What the task asks ▸ Gather every line of the records below that contains the word "yellow", and copy each one out. Matching is case-sensitive.

>> begin Available data

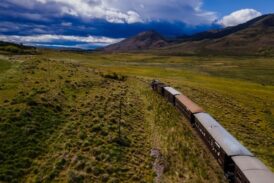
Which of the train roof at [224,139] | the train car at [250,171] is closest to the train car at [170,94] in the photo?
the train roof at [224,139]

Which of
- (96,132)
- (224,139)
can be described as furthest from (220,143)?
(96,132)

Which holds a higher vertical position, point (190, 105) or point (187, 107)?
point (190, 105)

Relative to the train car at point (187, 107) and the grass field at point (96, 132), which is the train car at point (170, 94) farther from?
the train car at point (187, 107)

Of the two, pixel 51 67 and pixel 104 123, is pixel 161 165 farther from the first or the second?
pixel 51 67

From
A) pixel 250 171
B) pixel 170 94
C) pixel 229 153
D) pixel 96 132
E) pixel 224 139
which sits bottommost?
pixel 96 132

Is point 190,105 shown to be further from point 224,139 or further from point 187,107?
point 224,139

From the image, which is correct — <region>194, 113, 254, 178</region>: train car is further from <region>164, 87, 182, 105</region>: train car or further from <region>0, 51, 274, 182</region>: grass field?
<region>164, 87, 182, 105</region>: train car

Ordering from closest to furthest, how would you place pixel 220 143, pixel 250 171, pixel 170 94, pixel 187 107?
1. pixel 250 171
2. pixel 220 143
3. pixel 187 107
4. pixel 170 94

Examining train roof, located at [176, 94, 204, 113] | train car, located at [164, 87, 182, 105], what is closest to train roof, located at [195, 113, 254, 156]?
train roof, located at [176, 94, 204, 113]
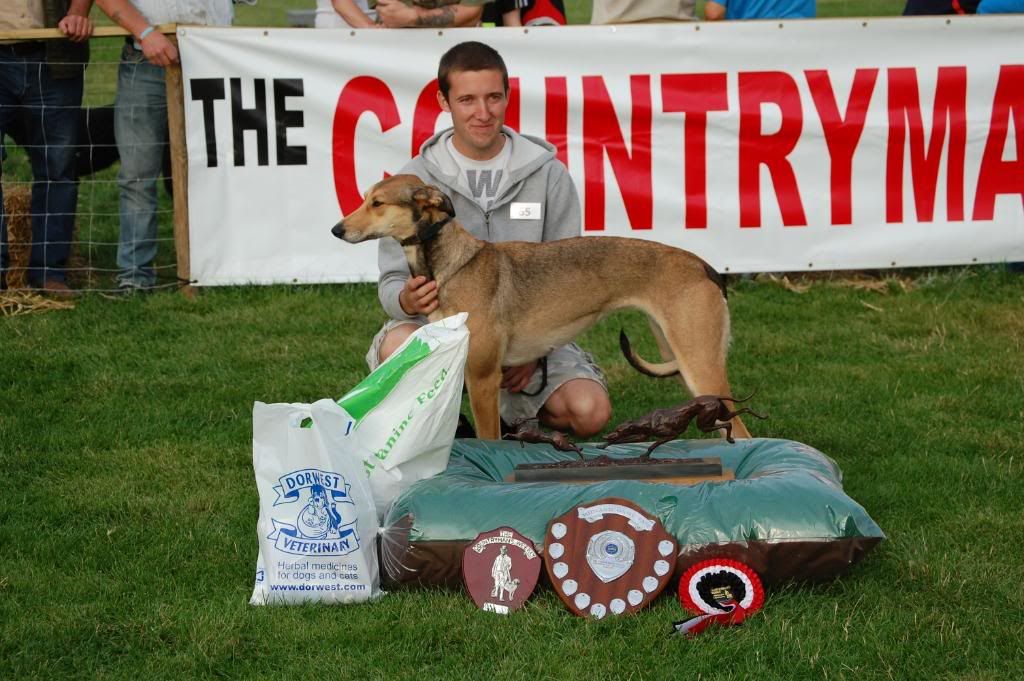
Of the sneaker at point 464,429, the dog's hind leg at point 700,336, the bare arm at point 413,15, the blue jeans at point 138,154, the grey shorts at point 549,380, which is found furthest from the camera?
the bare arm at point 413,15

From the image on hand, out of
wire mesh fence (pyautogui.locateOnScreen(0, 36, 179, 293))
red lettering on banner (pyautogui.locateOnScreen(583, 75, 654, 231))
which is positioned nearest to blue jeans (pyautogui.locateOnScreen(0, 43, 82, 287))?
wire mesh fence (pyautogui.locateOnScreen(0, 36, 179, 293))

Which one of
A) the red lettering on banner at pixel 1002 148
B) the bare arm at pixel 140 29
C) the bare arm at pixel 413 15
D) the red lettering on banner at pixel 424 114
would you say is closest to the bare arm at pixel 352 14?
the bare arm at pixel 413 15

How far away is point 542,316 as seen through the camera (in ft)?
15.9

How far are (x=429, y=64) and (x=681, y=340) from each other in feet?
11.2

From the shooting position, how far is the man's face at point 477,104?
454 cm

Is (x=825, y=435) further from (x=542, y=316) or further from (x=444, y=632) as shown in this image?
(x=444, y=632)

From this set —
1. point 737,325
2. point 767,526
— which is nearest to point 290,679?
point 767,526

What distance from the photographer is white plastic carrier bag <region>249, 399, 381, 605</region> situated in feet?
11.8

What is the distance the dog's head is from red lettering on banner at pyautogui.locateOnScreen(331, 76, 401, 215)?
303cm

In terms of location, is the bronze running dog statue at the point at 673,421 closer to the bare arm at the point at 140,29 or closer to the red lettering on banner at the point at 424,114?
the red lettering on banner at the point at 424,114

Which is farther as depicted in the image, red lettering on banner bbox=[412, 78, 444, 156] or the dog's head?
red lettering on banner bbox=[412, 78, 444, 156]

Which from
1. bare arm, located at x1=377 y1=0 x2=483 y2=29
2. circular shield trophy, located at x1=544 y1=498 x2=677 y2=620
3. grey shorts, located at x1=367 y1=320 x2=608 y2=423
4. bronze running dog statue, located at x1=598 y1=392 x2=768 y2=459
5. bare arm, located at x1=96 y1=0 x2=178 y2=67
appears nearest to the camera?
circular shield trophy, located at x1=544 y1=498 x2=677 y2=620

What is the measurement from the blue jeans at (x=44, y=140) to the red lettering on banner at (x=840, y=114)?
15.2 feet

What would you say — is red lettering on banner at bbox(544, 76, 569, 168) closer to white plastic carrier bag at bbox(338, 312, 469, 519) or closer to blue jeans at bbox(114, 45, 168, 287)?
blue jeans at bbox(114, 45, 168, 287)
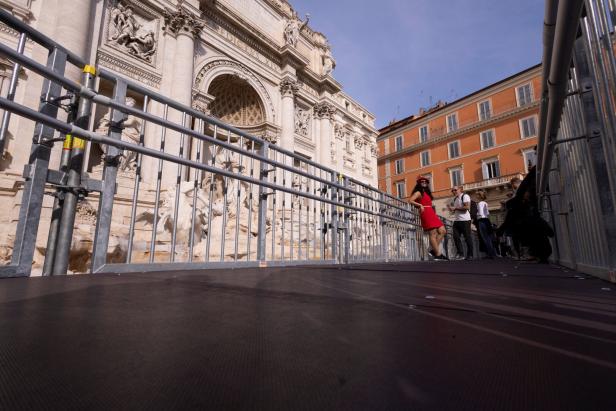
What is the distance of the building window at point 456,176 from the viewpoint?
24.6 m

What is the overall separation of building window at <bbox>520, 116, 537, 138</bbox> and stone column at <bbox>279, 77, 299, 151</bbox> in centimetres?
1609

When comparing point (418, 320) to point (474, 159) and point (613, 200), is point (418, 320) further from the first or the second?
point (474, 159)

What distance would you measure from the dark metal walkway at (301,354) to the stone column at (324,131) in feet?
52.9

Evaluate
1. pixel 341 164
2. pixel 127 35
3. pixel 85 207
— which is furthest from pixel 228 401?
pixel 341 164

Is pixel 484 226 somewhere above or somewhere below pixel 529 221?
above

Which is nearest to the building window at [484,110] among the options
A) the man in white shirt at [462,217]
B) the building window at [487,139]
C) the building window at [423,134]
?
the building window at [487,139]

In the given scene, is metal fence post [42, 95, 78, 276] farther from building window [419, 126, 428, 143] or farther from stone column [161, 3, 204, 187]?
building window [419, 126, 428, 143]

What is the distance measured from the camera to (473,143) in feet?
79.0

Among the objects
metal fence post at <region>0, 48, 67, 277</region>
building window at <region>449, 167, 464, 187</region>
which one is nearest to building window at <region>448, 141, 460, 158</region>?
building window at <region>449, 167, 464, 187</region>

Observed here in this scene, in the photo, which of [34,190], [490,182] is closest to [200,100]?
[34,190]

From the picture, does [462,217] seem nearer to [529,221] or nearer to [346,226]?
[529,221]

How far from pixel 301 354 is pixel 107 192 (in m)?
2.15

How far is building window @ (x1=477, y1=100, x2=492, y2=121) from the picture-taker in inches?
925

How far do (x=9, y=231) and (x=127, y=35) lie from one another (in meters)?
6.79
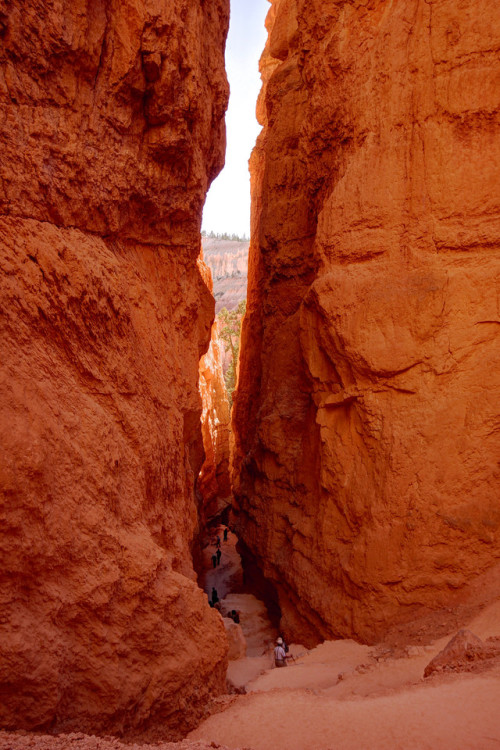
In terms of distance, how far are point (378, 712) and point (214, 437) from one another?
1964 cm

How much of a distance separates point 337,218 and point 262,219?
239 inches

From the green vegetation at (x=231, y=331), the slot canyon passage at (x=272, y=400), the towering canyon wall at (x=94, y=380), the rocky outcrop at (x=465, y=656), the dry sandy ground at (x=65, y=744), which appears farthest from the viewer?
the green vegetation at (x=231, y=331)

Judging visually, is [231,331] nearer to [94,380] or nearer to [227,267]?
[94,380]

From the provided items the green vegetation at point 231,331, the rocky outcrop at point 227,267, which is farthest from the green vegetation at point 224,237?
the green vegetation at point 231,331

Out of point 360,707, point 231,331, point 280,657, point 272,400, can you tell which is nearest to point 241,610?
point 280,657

>> end Available data
>> begin Available data

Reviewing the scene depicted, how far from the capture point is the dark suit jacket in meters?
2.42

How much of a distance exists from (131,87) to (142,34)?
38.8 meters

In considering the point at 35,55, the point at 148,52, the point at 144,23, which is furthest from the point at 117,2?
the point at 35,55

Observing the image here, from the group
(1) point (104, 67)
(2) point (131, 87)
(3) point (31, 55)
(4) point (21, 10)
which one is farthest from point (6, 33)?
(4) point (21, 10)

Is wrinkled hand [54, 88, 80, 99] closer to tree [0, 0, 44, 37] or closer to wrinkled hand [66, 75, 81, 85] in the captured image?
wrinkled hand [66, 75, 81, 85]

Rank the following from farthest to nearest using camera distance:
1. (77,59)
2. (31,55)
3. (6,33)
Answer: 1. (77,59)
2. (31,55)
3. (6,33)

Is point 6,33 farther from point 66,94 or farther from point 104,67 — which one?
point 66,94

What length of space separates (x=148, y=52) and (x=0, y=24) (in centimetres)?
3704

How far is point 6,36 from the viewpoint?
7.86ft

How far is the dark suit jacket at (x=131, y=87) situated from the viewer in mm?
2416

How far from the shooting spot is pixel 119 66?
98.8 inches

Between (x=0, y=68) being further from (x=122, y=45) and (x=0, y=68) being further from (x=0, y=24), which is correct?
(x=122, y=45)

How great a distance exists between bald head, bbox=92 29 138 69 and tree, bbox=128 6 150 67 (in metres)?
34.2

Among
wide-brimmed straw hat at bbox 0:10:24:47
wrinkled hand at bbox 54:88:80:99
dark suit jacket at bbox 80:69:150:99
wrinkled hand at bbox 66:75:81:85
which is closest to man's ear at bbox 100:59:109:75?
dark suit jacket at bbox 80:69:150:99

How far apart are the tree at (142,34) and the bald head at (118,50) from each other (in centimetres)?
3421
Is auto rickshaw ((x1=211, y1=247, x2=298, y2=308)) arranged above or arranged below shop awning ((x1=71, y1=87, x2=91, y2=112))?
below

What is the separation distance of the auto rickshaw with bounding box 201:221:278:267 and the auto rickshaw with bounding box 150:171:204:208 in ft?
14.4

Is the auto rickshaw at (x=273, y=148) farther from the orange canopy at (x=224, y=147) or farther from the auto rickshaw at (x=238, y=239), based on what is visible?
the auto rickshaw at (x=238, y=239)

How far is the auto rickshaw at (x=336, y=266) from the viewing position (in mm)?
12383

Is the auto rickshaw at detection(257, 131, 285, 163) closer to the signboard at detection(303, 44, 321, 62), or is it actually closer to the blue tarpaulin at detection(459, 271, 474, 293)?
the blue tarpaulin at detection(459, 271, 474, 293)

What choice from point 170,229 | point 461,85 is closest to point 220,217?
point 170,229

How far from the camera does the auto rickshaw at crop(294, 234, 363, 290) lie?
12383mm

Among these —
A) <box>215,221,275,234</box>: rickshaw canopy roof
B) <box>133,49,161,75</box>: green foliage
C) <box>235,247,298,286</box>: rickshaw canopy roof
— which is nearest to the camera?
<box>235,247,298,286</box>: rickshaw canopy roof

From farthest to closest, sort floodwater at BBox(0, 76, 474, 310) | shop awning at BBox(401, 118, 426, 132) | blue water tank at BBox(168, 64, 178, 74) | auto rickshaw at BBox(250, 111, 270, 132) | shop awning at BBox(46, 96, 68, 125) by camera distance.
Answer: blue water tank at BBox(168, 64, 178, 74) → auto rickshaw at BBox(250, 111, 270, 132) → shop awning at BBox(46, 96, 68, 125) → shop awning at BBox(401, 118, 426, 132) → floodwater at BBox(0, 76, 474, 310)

>> end Available data
>> begin Available data

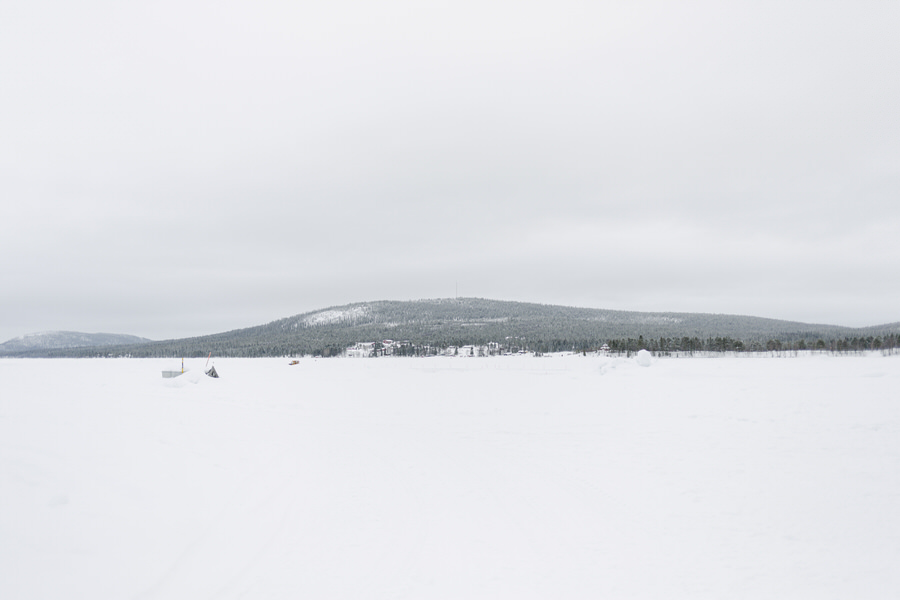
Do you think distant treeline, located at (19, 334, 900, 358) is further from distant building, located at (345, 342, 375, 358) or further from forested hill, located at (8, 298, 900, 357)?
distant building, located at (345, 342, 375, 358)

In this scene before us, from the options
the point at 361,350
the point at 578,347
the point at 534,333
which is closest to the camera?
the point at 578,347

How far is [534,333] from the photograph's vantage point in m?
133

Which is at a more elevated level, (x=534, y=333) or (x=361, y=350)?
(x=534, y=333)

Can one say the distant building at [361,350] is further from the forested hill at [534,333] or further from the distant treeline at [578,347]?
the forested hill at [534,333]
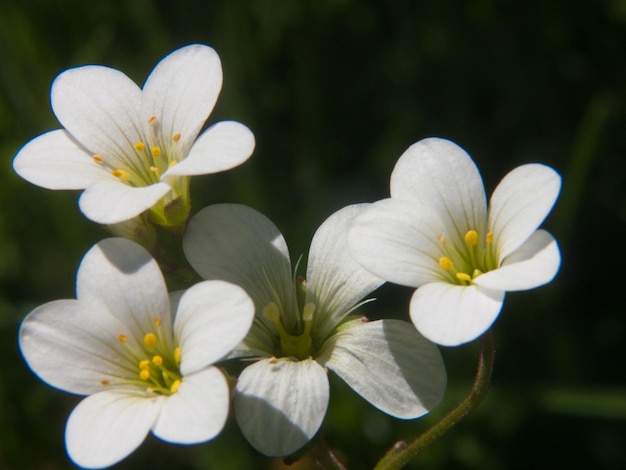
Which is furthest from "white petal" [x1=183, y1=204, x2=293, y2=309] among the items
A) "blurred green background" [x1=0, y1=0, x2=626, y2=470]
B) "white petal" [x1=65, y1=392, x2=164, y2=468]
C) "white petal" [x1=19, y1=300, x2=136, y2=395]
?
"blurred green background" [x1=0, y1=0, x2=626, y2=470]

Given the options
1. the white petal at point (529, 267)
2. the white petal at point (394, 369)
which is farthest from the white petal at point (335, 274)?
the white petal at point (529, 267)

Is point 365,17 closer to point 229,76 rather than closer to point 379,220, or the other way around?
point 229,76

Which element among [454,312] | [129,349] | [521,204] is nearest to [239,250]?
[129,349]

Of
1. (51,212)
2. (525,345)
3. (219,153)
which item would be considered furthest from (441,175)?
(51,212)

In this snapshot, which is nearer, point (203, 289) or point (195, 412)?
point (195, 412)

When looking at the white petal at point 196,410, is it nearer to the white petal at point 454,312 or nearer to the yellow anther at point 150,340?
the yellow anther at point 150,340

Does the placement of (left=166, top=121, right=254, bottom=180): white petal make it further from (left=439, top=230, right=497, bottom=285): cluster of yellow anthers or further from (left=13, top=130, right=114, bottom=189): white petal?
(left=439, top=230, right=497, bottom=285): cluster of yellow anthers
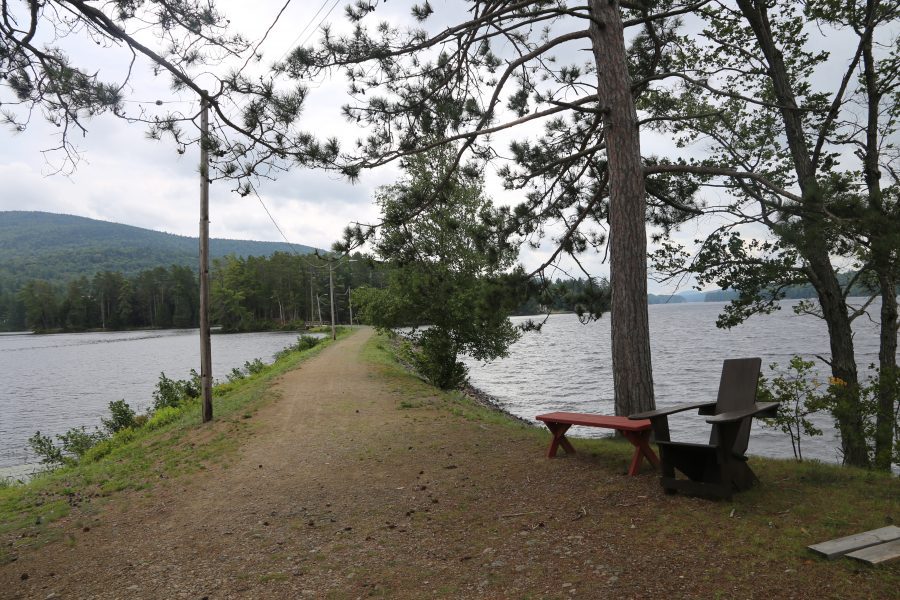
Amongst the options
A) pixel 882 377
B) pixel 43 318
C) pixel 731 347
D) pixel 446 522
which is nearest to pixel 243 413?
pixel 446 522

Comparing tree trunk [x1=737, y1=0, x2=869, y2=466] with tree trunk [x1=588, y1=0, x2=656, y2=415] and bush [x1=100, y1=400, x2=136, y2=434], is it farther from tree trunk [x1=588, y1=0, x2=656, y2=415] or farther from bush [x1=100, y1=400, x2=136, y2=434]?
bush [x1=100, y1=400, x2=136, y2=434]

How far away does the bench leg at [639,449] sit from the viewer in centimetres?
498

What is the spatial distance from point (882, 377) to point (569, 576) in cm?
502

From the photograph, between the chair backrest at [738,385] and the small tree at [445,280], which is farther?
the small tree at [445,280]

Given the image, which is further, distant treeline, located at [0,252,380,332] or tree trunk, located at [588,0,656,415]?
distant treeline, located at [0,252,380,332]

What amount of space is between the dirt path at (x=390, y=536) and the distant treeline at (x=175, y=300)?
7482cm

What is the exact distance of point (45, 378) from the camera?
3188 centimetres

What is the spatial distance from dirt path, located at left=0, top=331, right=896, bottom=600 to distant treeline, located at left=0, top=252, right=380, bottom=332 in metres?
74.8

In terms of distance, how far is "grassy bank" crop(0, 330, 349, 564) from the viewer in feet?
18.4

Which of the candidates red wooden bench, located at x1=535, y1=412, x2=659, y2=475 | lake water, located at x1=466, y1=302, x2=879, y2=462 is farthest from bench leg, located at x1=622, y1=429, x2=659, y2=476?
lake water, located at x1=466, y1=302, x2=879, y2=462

>> end Available data

Output for this exercise ▸
When looking at the white petal at point 196,410, is it nearer to the white petal at point 454,312 or nearer to the yellow anther at point 150,340?
the yellow anther at point 150,340
Does the placement of (left=166, top=121, right=254, bottom=180): white petal make it further from (left=439, top=230, right=497, bottom=285): cluster of yellow anthers or further from (left=13, top=130, right=114, bottom=189): white petal?
(left=439, top=230, right=497, bottom=285): cluster of yellow anthers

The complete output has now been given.